- FRAGMENTO PARA LEER -
# # # # #

El gobierno de Mauricio Macri deja una situación financiera y económica tan calamitosa que difícilmente podrá ser remontada sin pasar por un período no necesariamente breve ni cómodo de renovados rigores, al que no escaparán las sufridas espaldas de quienes votaron al Frente de Todos esperando un alivio. Desde las llamadas organizaciones sociales ya le advirtieron a Fernandez que “la mecha es corta” y que el alivio debe llegar cuanto antes. El desafío no es trivial: Fernández necesita alargar esa mecha todo lo posible, y aprovecha cuanta situación le cae a la mano para sobreactuar progresismo, populismo, multiculturalismo y cualquier cosa que le permita comprar tiempo político para empalmar de la mejor manera posible con el tiempo económico.

La prensa que no lo quiere le hizo involuntariamente un enorme favor a Fernández al subrayar sus discrepancias con Donald Trump a propósito del sismo boliviano. Pero cuando los corresponsales argentinos acudieron al Departamento de Estado a buscar tizones para avivar el fuego encontraron como toda respuesta un flemático reconocimiento de que efectivamente las opiniones de los dos líderes no eran coincidentes, y nada más. Queda la impresión de que la Casa Blanca toma muy en serio a Alberto Fernández. Los interlocutores que envió para sondearlo durante su visita a México –Mauricio Claver y especialmente Elliot Abrams– fueron de primerísimo nivel, y nada indica que hayan regresado a Washington defraudados.

# # # # #

- MATERIAL -
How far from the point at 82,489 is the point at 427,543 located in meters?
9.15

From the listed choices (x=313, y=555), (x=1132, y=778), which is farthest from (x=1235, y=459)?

# # # # #

- CONSIGNAS DEL EJERCICIO -
1) Según el fragmento, ¿con qué fin aprovecha Fernández cualquier situación para sobreactuar progresismo y populismo? Responde en una a tres oraciones.
2) Indica si cada afirmación coincide con el fragmento y responde sí o no, citando textualmente las palabras que lo deciden: (a) Las organizaciones sociales advirtieron a Fernández que la mecha es corta. (b) El Departamento de Estado negó que hubiera discrepancias entre Trump y Fernández. (c) Los enviados a México regresaron a Washington defraudados.
3) Transcribe sin cambios la parte del fragmento que va de "El gobierno de" a "el tiempo económico.".
Las líneas son material independiente del fragmento.

- RESPUESTAS POR CONSIGNA -
1) Lo hace para comprar tiempo político y empalmar de la mejor manera posible con el tiempo económico. Necesita alargar todo lo posible la "mecha", que según las organizaciones sociales es corta.

2)
(a) Sí: «ya le advirtieron a Fernandez que “la mecha es corta”».
(b) No: «un flemático reconocimiento de que efectivamente las opiniones de los dos líderes no eran coincidentes, y nada más».
(c) No: «nada indica que hayan regresado a Washington defraudados».

3)
El gobierno de Mauricio Macri deja una situación financiera y económica tan calamitosa que difícilmente podrá ser remontada sin pasar por un período no necesariamente breve ni cómodo de renovados rigores, al que no escaparán las sufridas espaldas de quienes votaron al Frente de Todos esperando un alivio. Desde las llamadas organizaciones sociales ya le advirtieron a Fernandez que “la mecha es corta” y que el alivio debe llegar cuanto antes. El desafío no es trivial: Fernández necesita alargar esa mecha todo lo posible, y aprovecha cuanta situación le cae a la mano para sobreactuar progresismo, populismo, multiculturalismo y cualquier cosa que le permita comprar tiempo político para empalmar de la mejor manera posible con el tiempo económico.